Yang Diminta:
Bagaimana lanjutan tulisan tentang utang Grup Bakrie ini setelah kalimat terakhirnya? Tuliskan sambungannya.

Petikan Teks:
=-=-=

Saham Sejuta Umat? No More!

Beberapa hari ini kalau penulis perhatikan, di banyak media berkali-kali ditampilkan pemberitaan soal jumlah utang Grup Bakrie, yang disebut-sebut sudah berada dalam tahap yang mengkhawatirkan. Ada juga artikel yang menyebutkan bahwa pencalonan Aburizal ‘Ical’ Bakrie sebagai Presiden ditengarai sebagai upaya untuk menyelamatkan Grup Bakrie dari kebangkrutan akibat utang. Sebuah upaya untuk menjatuhkan saham-saham Grup Bakrie di market? Sepertinya bukan, soalnya saham BUMI dan kawan-kawan sejak awal juga udah jeblok banget.

Kalau mengingat bahwa sejak dulu juga kita semua udah tahu banget kalau Bakrie ini emang kerjaannya ngutang melulu, dan entah kenapa masalah utang ini tiba-tiba saja dikait-kaitkan dengan pencalonan Ical sebagai Presiden, maka cerita soal utang Bakrie tersebut mungkin tidak terlalu terkait dengan dunia bisnis dan saham, melainkan lebih ke politik. Sepertinya, ada yang sakit hati karena diberitakan terlibat dalam kasus dugaan penggelapan pajak sebuah perusahaan, dan juga sempat diperiksa KPK meski hanya sebagai saksi. Yap, anda pasti sudah tahu siapa orang tersebut: Hary Tanoesoedibjo, pemilik Grup Bhakti. Beberapa waktu lalu salah satu perusahaan Grup Bhakti, Bhakti Investama (BHIT), ga ada angin ga ada hujan tiba-tiba saja ramai diberitakan di televisi telah menggelapkan pajak (penulis gak hafal detil kasusnya, tapi intinya soal pajak). Bahkan bagi orang yang awam politik seperti penulis, jelas sekali bahwa pemberitaan soal kasus pajak tersebut adalah terkait bergabungnya Mr. Hary ke Partai Nasdem, sebab pemberitaannya hanya gencar ditiupkan oleh satu stasiun televisi saja: TvOne. Sekarang, setelah pemberitaan soal kasus pajak BHIT tersebut mulai menguap dengan sendirinya, giliran Mr. Hary yang melakukan counter attack.

=-=-=

Data Ditampilkan:
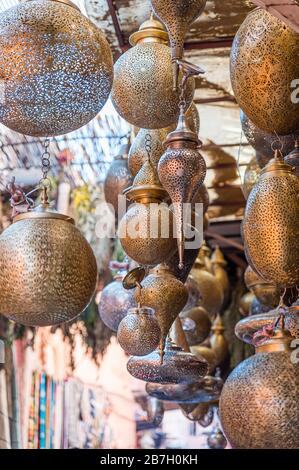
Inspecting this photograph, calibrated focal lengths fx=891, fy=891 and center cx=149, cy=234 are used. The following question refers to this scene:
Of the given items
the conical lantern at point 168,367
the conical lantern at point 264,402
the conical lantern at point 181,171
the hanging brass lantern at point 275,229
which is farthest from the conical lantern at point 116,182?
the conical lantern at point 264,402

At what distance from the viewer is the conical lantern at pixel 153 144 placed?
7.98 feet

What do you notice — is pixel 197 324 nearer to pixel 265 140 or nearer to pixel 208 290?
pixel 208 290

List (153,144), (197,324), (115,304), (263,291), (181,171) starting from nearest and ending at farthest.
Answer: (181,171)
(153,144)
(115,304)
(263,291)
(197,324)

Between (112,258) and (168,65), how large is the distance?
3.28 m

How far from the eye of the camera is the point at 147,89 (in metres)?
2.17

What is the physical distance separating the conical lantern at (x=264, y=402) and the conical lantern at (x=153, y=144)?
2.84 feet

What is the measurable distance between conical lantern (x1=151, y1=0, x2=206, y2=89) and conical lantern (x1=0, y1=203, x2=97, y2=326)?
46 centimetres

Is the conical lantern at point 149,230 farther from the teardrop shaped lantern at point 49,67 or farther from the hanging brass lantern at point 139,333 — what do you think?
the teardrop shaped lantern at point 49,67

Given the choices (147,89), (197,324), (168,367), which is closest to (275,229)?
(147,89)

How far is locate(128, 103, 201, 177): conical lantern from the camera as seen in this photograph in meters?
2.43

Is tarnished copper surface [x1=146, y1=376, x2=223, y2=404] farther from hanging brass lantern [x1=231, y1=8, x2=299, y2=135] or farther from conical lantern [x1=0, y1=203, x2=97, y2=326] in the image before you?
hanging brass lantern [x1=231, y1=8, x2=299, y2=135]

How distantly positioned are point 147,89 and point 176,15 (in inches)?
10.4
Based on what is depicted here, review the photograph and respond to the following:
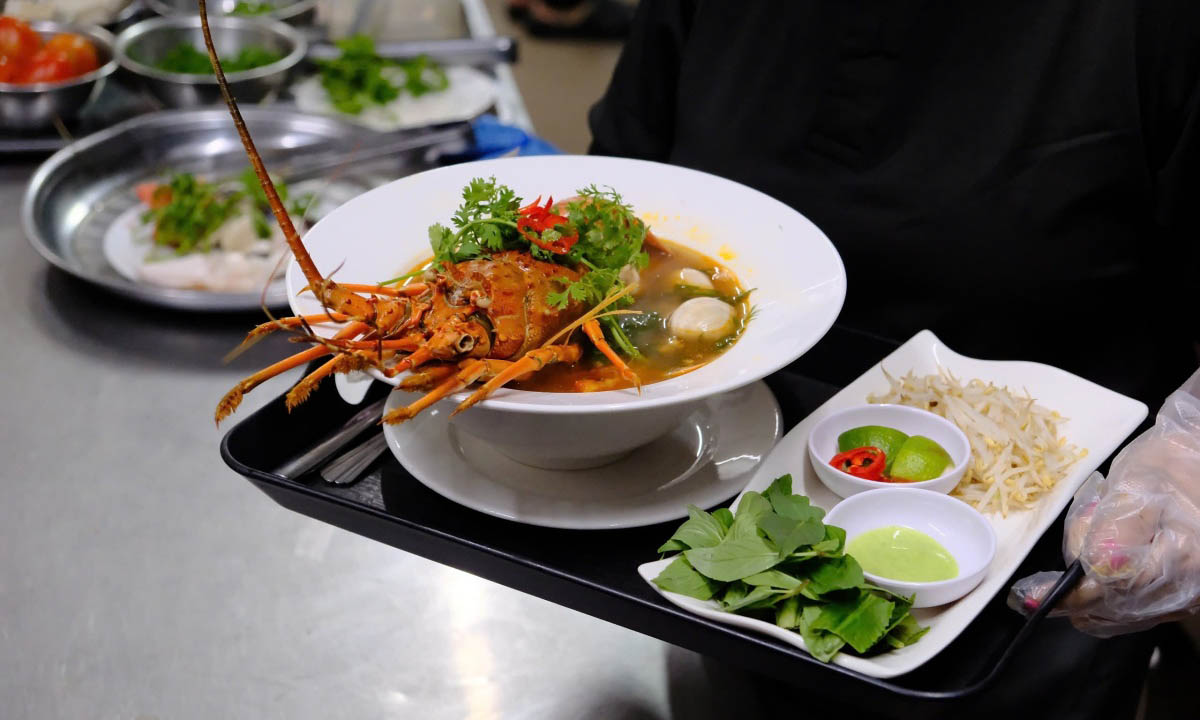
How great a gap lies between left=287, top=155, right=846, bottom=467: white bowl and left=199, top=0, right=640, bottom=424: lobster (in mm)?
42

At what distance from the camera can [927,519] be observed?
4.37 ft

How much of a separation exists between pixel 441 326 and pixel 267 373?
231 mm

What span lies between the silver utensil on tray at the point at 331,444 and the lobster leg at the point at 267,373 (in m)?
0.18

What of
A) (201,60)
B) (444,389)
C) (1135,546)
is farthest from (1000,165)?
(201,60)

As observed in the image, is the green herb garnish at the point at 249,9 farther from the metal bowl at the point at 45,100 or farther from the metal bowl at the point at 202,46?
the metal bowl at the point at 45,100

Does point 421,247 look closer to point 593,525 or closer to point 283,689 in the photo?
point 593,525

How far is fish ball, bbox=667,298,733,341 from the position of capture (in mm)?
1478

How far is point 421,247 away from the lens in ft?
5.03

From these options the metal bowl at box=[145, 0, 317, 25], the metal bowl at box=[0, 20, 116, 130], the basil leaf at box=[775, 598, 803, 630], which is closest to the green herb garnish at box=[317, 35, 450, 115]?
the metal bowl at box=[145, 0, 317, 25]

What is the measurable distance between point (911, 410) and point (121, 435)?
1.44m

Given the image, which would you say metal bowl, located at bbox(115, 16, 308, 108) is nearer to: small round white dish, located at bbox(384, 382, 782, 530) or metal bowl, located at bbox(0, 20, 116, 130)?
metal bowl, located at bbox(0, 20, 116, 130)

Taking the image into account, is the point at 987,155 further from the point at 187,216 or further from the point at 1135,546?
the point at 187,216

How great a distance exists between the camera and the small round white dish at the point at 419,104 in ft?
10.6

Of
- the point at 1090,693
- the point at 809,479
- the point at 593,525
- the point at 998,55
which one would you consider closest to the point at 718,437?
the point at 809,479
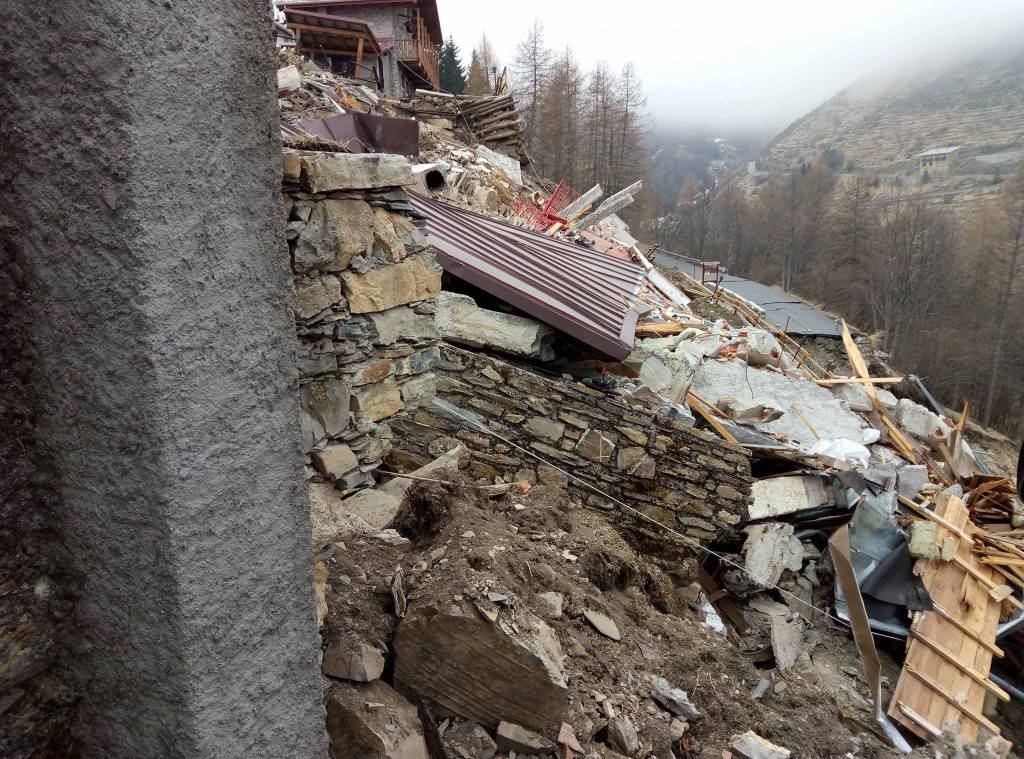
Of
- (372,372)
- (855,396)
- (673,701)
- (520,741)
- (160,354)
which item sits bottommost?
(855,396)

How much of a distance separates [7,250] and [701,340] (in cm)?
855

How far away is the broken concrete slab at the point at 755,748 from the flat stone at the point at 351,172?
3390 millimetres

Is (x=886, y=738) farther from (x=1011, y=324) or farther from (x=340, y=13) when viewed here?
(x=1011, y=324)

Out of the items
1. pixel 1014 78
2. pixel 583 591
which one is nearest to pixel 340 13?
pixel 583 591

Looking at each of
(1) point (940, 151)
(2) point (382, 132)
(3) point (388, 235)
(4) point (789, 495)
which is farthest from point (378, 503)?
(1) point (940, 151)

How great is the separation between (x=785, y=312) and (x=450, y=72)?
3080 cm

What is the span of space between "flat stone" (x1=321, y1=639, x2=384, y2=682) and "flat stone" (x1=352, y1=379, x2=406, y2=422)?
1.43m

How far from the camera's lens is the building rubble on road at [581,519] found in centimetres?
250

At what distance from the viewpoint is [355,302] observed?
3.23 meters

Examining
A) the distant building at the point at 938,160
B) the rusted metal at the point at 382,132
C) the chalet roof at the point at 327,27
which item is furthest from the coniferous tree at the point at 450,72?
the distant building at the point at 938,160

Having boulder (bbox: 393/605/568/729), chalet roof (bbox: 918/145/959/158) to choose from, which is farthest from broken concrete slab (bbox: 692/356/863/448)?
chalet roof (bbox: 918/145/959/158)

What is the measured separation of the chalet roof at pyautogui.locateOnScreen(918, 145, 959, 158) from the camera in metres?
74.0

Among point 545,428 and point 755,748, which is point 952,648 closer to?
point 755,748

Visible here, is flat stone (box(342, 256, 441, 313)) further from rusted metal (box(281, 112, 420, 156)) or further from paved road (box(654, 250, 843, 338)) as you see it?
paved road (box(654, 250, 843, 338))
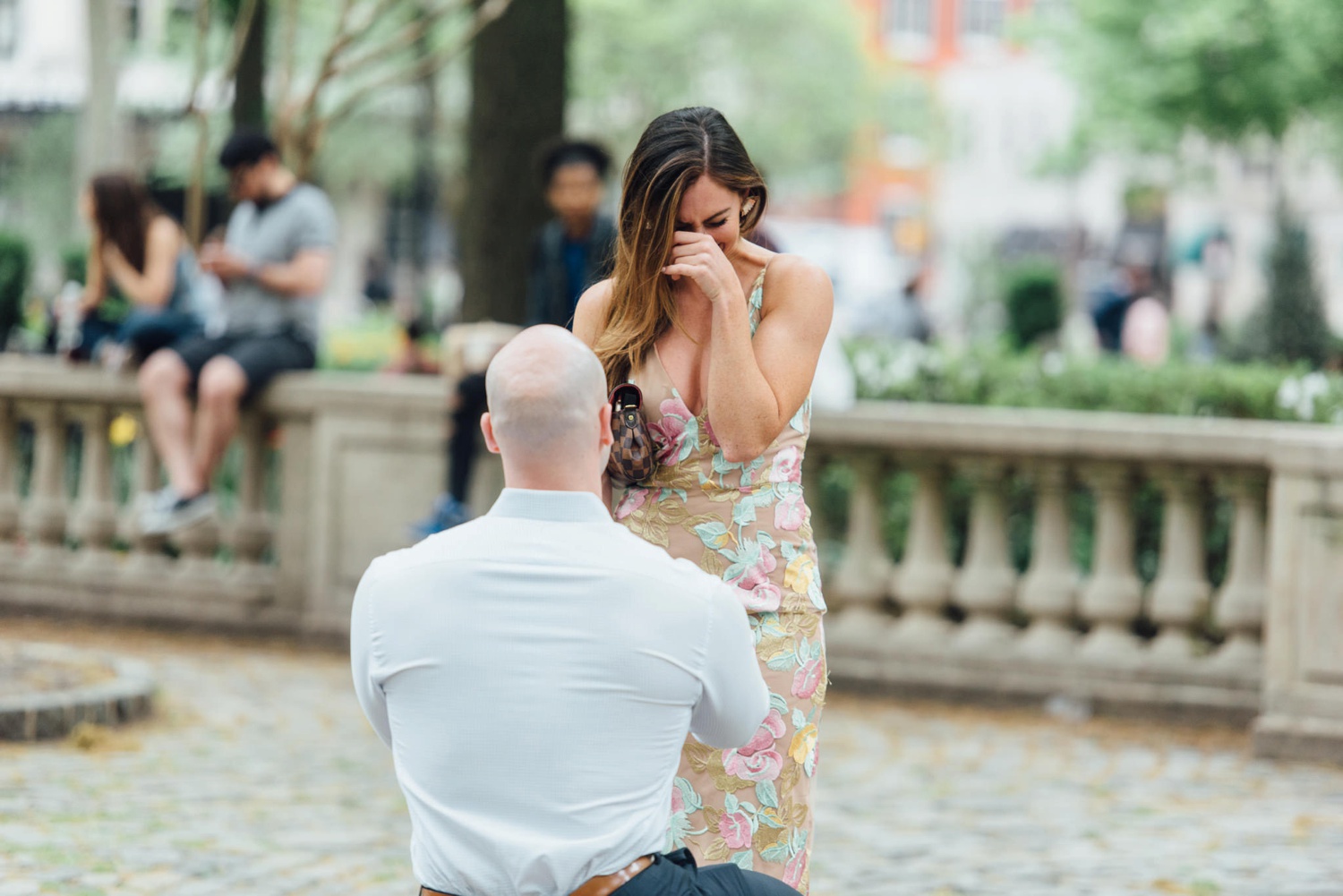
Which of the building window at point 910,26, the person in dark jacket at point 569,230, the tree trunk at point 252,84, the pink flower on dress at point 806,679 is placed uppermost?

=-=-=

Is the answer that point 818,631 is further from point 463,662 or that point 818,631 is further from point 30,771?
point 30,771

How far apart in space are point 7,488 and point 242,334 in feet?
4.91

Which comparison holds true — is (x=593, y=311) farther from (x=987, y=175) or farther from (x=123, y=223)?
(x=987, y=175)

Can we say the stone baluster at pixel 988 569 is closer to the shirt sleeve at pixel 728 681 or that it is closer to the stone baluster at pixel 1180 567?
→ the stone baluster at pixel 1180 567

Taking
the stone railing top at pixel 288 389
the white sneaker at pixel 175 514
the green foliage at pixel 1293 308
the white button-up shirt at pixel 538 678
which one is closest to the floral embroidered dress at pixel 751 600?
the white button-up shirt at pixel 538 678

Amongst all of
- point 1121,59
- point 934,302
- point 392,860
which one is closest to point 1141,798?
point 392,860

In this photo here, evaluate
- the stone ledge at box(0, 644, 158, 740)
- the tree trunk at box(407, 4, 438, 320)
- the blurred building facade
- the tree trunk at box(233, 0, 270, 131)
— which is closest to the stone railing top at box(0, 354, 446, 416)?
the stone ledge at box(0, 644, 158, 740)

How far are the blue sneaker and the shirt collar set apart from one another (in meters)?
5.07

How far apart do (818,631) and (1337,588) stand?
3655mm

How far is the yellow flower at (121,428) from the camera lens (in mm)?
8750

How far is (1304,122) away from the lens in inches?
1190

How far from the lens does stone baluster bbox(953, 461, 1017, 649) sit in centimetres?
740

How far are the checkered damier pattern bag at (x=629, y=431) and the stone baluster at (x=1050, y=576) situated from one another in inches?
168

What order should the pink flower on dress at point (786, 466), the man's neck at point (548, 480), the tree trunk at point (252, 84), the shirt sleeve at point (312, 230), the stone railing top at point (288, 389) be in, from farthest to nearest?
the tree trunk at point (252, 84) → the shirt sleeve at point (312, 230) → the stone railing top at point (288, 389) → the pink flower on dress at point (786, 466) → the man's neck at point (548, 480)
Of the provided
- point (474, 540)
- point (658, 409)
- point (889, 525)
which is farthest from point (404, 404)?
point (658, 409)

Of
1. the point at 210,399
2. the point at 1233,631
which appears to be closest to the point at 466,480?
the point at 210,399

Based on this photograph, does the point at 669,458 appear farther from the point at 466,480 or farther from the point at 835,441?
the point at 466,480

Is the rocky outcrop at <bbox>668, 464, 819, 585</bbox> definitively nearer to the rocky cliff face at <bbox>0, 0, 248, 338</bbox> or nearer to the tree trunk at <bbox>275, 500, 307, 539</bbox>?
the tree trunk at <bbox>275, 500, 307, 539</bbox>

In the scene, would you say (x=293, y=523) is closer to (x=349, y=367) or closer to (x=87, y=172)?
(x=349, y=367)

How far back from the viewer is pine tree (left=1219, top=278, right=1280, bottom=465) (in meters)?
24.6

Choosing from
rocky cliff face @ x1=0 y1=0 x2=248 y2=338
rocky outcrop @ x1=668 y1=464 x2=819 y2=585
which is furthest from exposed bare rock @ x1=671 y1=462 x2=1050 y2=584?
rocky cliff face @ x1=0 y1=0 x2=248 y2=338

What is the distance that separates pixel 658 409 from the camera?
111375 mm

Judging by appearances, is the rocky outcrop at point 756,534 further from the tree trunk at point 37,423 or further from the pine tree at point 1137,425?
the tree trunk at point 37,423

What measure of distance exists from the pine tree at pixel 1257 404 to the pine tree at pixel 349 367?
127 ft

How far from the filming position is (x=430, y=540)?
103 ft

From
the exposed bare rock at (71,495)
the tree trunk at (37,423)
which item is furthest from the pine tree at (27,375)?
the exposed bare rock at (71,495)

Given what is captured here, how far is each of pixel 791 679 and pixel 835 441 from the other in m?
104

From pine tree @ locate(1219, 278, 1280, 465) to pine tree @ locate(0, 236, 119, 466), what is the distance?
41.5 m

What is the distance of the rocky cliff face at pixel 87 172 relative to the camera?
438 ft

=-=-=

Jawaban Latihan:
Jadi sepertinya dalam beberapa waktu kedepan kita akan melihat dua kelompok media saling serang dan saling menjatuhkan. Yah lumayanlah buat tontonan, mengingat pertunjukkan pesta sepakbola Eropa juga baru saja berakhir.

Namun kita tidak akan membahas soal politik disini, ataupun soal perang media-nya. Melainkan, berapa sih sebenarnya jumlah utang Bakrie saat ini? Dan apakah jumlah utang tersebut masih dalam batas wajar, atau beneran mengkhawatirkan seperti yang diberitakan? Karena kalau kita liat angkanya yang ada di artikel-artikel berita, datanya cenderung simpang siur. Karena itulah penulis kemudian merangkum data neraca dari LK emiten-emiten Grup Bakrie untuk periode 1Q12, dan berikut hasilnya:

Company
Currency
Equity
Earnings
EER (%)
Liabilities
DER (x)
Bumi Resources
(million US$)
980
261
26.7
6,411
6.5
Darma Henwa
(million US$)
311
(9)
(2.9)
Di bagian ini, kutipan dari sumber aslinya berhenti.